Hükümet ve Merkez Bankası, munzam karşılıkları arttırıp, bankaların verdikleri kredi miktarını düşürerek büyümeyi frenleyebileceklerini ve cari dış açığı azaltabileceklerini zannediyor. Munzam karşılıklarla oynama kararı, AK Parti iktidara geldiğinden beri para politikası uygulaması ile ilgili olarak alınan ilk karar oldu. Bundan önce, suya sabuna dokunulmadan ve miras kalan sistem sürdürülerek bu başarılı günlere gelinmişti.
Munzam karşılıkların artırılması, kimsenin aklına gelmeyecek ‘cin’ bir fikir olarak sunuldu. Üstelik, munzam karşılıklara faiz verilmeyerek, munzam karşılık oranı neredeyse ikiye katlanmış gibi etki yapıyor. Oysa, munzam karşılık alınmasındaki temel fikir, genel kriz ortamı dışında bir bankadan beklenmeyen ölçüde para çekilmesi halinde, o bankaya bu paraların kullandırılması ile bankanın batmasının önlenmesiydi. Buna rağmen banka batarsa, Sigorta Fonu (TMSF) devreye girip, hiç olmazsa mevduat sahiplerine para kaybettirilmeyecekti. Prensip, Merkez Bankası kaynaklarını kullanmadan zordaki bankayı kurtarmaktı.
Krediler zaten çok pahalı idi
Türk sanayici ve iş adamı, mecbur kalmadıkça veya aşırı kârlı üretim yapabileceğini düşünmedikçe zaten kredi almıyordu. Çünkü, Türkiye’de krediler üzerinde çılgın sayılabilecek oranda mali yük var. Gelişmiş ülkelerde kredi maliyetleri bizimkinin çok al tında ve kredi hacmi büyük olduğu için, Türk şirketleri zaten kredi maliyeti ve kredinin rahat bulunulabilirliği yönünden yabancılarla rekabet edemiyordu.

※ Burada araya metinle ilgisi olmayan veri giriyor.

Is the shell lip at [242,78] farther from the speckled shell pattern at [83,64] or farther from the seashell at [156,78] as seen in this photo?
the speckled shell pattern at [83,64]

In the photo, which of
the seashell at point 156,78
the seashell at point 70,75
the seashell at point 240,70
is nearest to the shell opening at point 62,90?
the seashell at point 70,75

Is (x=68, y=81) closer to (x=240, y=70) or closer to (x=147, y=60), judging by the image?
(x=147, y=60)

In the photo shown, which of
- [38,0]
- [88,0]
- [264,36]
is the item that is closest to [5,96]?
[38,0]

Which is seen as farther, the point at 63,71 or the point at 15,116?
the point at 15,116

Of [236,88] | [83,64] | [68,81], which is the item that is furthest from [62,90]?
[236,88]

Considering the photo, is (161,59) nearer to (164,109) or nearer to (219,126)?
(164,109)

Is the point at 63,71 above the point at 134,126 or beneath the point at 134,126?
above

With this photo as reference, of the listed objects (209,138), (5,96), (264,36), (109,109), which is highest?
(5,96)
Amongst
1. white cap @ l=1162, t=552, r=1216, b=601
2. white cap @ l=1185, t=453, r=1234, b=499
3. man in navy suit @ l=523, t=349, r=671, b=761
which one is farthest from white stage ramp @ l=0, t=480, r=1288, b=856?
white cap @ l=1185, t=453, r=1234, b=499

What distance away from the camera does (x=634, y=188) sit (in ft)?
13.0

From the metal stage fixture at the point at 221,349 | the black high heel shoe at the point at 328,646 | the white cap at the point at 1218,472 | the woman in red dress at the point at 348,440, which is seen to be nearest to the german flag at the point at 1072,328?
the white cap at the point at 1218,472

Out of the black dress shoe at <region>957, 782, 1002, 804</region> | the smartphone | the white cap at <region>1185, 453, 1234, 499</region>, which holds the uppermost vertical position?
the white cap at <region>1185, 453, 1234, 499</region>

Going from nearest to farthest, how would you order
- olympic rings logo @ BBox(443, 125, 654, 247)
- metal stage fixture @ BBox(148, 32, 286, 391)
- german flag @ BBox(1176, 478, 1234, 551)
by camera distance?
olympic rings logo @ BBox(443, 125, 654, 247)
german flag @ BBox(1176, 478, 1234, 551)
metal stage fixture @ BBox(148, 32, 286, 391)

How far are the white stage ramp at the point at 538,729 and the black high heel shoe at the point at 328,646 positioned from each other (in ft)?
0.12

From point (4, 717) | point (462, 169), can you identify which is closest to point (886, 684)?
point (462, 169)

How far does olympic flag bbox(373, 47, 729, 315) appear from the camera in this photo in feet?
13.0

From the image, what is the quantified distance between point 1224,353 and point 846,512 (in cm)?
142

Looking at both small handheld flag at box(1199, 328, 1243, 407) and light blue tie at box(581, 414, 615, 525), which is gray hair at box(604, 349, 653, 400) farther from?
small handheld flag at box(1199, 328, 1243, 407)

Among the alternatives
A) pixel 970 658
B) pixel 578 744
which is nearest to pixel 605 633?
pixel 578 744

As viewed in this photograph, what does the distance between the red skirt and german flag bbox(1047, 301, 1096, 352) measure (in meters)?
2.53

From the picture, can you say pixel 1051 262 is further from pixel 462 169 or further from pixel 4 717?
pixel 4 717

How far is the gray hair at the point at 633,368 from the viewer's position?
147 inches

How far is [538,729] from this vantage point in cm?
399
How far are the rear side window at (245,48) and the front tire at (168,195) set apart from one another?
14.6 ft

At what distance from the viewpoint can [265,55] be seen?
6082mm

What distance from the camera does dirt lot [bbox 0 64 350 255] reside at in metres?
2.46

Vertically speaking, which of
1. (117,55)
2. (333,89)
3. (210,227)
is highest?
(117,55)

Şimdi, kredi maliyetine bir de munzam karşılıklardaki artış nedeniyle ilave edilen maliyet de yansıdı.
Zaten, ticari kredilerin çok büyük bölümü ‘blue chip’ denilen süper şirketlere veriliyor. Munzam karşılık kararları bu durumda, sadece KOBİ’leri ve Türk ihracatçısını hedef almış görünüyor.
Sadece kredi hacmi değil, kurlar nedeniyle gittikçe ucuzlayan ithal malları, seçim nedeniyle artan harcamalar, para arzını artıran diğer kalemler, paranın devir hızındaki artış, yabancılara satılan özelleştirme gelirlerindeki patlama, doğrudan yatırımlar, sıcak paranın bir bölümü ve bir çığ halini alan taksitli satışlar yoluyla henüz gerçekleşmemiş tasarrufların harcanması da büyümeyi kamçılıyor. (Taksitli satışların yarattığı büyük talep patlamasını yarınki yazımda ele alacağım.)

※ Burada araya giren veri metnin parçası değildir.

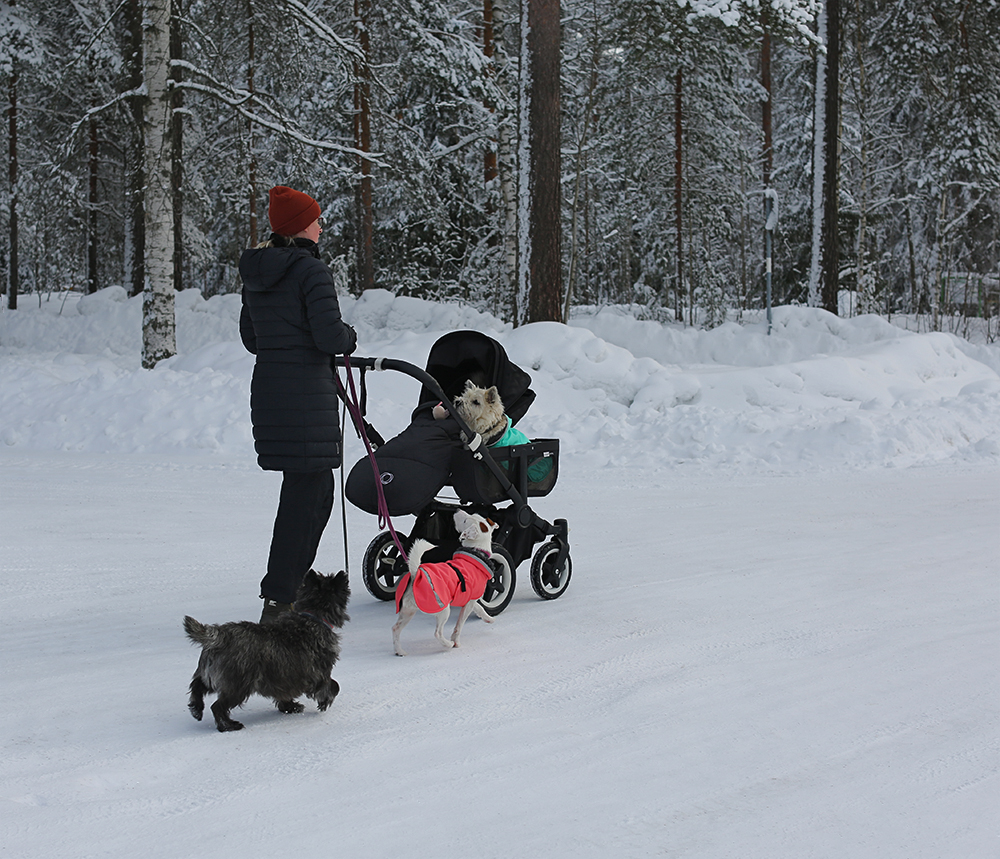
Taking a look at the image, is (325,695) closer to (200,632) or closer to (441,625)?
(200,632)

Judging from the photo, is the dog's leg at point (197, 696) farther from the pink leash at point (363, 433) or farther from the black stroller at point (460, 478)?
the black stroller at point (460, 478)

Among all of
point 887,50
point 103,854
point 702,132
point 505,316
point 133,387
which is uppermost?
point 887,50

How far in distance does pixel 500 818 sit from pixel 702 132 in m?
23.1

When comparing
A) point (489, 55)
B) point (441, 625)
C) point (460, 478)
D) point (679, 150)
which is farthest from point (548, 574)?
point (679, 150)

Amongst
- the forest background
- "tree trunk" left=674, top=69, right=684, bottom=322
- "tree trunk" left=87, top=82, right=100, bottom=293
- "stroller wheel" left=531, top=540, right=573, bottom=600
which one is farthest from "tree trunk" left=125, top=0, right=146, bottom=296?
"tree trunk" left=674, top=69, right=684, bottom=322

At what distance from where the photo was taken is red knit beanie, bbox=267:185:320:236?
4.32 meters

Hal böyle olduğu için, yanlış olarak alınan munzam karşılık kararı ile Türk üreticisi cezalandırılmış, yabancı üreticiler ödüllendirilmiş oluyor. Çoğu yabancı veya devlet kuruluşu olan ‘blue chip’ler dışındaki şirketler ve Türk ihracatçısı darbeyi yiyor.
Geçen salı günü New York Times’da, alınan tedbirlerin işe yaramadığını ve ülke ekonomisi için kaygıların gittikçe arttığını belirten “Turkey spends freely again and some analysts worry” başlığı altında bir yazı yayımlandı.
Kaygılar artıyor; ‘cin fikirler’, her zaman olduğu gibi işe yaramıyor.